Giving Compass' Take:

• Trina Moyles shares the stories of Mam - indigenous - women in Guatemala who resist the mining companies and government officials who try to remove them from their lands and traditions by planting native crops and teaching their daughters the traditional ways of farming.

• How can philanthropy support local efforts to maintain traditional lifestyles? 

• Find out how indigenous women are taking leadership roles around the world.
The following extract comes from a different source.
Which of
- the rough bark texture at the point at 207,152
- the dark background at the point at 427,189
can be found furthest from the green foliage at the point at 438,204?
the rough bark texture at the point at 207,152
At an elevation of nearly 4,000 meters above sea level, Comitancillo, a province in northwestern Guatemala, was a formidable place to farm. Maya-Mam communities had lived on these barren slopes in northwestern Guatemala for nearly 500 years. The Mam were one of 24 indigenous cultures in Guatemala, a country where although nearly 50 percent of the population were indigenous people, the country had never elected an indigenous president. The mestizo elite owned politics and power in Guatemala. Marginalized to the mountains in the northwest, the Mam survived on growing food and grazing livestock.

Rosa wanted to talk about the present moment, and about what was under her feet. She wanted to talk about what every woman in Comitancillo wanted to talk about. She wanted to talk about the owners of the mine who had blasted open the mountainsides and whose destruction of the mountain was creeping closer to her land and livelihood every day. She wanted to talk about how the mines had already changed everything for the Mam.

Women gathered beneath the trees every week to visit with one another, to speak in Mam, to give voice to the experiences of farming, of protecting the land, of being women. Beneath the large, protective branches of the trees, the women kept a nursery for tree seedlings. Beneath the trees, women planted the seeds of pine, cypress, and avocado in tiny black biodegradable bags of soil. They watched the seedlings over weeks, from germination to seedling. I estimated around a thousand seedlings, maybe more. When the rains returned each woman would go home with the seedlings and plant the trees on her land, acts of reforesting the barren mountains. Trees would bring back and hold the rain, they said. They’d provide food, forage, and fuel to keep the Mam alive on the arid slopes.

“The streams that flowed here before are dying. Our harvests were once plentiful, but today there’s only desert,” explained an elderly woman holding a moon-faced baby on her lap. “We don’t want our children and grandchildren to inherit this reality.”